The max value for r , g, b in this example is 1. Using those max values, the maximum possible value after grayscale conversion is 0.9998999999999999

from torchvision import transforms as T
import torch

# Creating a channel with random values 0 or 1
channel = torch.randint(2, (224, 224)).float()  # Ensure it's floating point

image = torch.stack([channel, channel, channel], dim=0)
print('image.shape',image.shape)  # Should be [3, 224, 224]

# Assert that all channels are identical
assert (image[0,:,:] == image[1,:,:]).all() and (image[1,:,:] == image[2,:,:]).all(), "Channels are not identical."

# Apply the Grayscale transformation
gray = T.Grayscale(num_output_channels=1)(image)

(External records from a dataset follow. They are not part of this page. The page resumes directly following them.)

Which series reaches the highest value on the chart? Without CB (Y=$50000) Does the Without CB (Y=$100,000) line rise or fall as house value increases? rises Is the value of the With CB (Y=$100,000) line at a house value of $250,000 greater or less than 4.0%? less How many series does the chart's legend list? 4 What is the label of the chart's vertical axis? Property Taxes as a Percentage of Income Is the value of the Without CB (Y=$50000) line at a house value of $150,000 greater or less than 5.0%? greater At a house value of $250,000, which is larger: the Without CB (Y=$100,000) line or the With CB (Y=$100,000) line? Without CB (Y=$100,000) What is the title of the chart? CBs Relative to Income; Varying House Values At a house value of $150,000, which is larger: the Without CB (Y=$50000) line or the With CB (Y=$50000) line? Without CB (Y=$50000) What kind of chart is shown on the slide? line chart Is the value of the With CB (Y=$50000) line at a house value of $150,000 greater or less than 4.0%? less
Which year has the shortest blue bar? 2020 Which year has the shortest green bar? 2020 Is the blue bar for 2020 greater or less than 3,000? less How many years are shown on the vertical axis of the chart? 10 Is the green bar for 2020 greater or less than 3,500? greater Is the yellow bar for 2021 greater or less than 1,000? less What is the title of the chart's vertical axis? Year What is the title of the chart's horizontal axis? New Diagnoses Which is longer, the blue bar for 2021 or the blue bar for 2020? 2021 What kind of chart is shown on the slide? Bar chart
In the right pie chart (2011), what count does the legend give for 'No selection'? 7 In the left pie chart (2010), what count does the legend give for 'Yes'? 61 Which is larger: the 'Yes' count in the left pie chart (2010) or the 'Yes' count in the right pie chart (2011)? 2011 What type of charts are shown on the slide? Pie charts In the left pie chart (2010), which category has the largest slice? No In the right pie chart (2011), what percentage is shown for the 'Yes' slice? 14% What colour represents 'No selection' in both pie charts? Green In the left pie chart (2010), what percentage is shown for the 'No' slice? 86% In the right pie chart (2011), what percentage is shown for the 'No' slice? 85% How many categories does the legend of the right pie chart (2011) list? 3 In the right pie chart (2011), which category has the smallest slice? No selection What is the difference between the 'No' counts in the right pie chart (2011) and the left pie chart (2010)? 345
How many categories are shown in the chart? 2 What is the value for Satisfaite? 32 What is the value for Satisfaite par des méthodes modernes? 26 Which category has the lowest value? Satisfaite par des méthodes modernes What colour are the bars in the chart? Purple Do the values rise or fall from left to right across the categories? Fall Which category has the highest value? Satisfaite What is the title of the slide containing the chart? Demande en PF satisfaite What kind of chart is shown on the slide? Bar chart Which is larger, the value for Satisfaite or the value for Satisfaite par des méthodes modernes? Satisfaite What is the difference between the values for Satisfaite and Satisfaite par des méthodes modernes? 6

print('gray min max',gray.min(), gray.max())  # Check the range of grayscale values
print('gray first few values',gray[0, 0, :10])  # Check the first few values to see their actual numbers

# Example using direct computation
r, g, b = 1.0, 1.0, 1.0
gray_manual = 0.2989 * r + 0.5870 * g + 0.1140 * b
print("Manual grayscale calculation:", gray_manual)
NicolasHug commented 3 weeks ago

Hi @manavkulshrestha , please refer here: https://pytorch.org/vision/main/transforms.html#dtype-and-expected-value-range

The expected range of the values of a tensor image is implicitly defined by the tensor dtype. Tensor images with a float dtype are expected to have values in [0, 1]. Tensor images with an integer dtype are expected to have values in [0, MAX_DTYPE] where MAX_DTYPE is the largest value that can be represented in that dtype. Typically, images of dtype torch.uint8 are expected to have values in [0, 255].